In the Data Analysis Using Regression and Multilevel/Hierarchical Models (ARM) book by Gelman & Hill, it discusses Five ways to write the same model in section 12.5.
The final example is a Large regression with correlated errors. It defines the covariance matrix as:
For any unit i: var_y+var_alpha
For any units i,k within the same group j: var_alpha
For any units i,k in different groups: cov(error_i, error_k)=0
What if instead, these are adjusted to:
For any unit i: var_y+var_alpha+var_base
For any units i,k within the same group j: var_alpha+var_base
For any units i,k in different groups: cov(error_i, error_k)=var_base
where var_base is some base level of correlation among the variables.

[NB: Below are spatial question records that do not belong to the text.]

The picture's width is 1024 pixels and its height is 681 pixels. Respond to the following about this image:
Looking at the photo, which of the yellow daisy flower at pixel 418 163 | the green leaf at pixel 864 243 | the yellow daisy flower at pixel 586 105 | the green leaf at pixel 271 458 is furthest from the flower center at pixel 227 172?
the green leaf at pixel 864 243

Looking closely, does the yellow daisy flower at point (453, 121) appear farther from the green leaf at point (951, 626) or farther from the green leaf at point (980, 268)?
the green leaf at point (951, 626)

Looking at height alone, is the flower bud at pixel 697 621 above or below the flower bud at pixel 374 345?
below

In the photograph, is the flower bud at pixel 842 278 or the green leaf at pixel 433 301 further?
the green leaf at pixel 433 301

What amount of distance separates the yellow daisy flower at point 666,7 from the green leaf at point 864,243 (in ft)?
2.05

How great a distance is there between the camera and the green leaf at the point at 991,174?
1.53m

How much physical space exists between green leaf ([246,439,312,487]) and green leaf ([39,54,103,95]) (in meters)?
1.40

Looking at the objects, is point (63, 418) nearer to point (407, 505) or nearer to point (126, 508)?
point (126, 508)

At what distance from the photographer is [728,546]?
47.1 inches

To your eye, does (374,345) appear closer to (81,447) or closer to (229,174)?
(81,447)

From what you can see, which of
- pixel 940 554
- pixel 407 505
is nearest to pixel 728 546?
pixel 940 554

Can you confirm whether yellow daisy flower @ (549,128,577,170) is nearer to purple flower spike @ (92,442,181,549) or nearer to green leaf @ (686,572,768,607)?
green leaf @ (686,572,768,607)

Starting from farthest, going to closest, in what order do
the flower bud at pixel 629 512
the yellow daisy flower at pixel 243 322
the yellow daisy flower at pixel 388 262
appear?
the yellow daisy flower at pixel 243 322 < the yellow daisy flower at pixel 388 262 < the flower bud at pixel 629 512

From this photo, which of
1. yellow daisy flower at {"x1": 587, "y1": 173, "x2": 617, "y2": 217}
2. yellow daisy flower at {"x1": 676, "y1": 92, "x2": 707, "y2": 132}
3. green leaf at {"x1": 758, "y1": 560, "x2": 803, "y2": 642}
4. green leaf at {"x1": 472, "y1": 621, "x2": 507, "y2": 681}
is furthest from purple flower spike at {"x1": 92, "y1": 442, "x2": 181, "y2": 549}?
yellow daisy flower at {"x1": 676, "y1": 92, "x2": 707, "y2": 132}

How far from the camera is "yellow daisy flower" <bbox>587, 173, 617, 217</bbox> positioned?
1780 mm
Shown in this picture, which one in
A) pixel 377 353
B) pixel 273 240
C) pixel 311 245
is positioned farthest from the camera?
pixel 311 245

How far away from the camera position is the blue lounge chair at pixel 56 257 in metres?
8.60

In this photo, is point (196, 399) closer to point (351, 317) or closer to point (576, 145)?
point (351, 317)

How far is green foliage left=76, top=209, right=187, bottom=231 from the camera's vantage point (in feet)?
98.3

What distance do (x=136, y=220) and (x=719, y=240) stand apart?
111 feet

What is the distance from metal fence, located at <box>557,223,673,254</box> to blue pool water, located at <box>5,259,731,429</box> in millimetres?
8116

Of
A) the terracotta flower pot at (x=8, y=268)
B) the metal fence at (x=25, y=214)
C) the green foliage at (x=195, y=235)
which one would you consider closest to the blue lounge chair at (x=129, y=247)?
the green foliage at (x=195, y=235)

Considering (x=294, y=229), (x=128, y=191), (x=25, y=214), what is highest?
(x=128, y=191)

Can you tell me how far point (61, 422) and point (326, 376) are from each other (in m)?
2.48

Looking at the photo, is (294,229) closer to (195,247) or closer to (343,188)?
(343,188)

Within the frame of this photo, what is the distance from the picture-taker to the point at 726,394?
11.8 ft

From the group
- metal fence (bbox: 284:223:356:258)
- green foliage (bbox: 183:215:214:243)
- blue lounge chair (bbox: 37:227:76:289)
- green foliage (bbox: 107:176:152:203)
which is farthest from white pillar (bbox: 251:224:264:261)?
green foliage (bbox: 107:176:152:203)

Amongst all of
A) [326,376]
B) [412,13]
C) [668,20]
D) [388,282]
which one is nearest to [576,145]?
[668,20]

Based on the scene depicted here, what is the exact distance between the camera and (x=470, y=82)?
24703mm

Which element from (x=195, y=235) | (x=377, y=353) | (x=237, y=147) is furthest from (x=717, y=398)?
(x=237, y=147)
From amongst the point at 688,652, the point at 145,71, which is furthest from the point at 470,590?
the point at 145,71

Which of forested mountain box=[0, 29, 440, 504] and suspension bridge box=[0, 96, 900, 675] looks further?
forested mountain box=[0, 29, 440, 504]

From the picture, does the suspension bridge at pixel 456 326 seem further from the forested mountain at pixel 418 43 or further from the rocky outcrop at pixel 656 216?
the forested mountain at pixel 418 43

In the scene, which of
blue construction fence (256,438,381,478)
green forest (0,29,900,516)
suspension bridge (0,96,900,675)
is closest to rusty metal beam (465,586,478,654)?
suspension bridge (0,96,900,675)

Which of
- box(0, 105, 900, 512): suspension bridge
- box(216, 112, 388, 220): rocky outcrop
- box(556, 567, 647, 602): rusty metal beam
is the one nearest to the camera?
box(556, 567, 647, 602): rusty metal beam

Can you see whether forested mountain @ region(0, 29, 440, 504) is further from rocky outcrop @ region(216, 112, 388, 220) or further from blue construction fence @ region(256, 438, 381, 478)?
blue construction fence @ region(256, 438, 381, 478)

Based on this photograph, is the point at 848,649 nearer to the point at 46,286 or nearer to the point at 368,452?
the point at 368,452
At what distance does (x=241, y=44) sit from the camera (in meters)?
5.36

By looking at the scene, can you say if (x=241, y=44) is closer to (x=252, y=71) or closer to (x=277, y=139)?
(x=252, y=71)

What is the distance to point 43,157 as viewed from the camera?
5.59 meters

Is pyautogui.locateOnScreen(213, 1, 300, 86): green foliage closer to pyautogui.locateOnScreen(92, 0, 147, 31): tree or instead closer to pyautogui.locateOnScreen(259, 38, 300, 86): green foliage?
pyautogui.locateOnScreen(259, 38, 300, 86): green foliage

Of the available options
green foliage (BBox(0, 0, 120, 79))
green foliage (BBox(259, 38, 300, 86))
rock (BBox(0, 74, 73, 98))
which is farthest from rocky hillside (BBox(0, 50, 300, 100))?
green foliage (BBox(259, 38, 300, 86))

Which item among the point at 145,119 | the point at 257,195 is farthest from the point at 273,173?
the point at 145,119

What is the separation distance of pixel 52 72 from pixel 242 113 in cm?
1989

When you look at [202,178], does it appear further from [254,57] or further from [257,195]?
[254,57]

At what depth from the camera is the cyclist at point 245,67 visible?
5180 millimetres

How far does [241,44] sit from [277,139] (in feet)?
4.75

I would like to do this in Stan without having to write the explicit covariance matrix. I tried some naive attempts to adopt a model similar to the radon_no_pool.stan example model to account for it, but didn’t have much luck (divergences, tree depth issues, Bayesian fraction of information issues…the works). I suspect it’s because I was basically introducing a latent variable that couldn’t be identified properly.
So I suppose the big question is: am I wasting my time thinking about this?
I’m fitting a cross-sectional model for simplicity, but the full dataset is a panel. I was just curious if I can incorporate the correlation structure that is evident when looking at the full panel in the cross-section.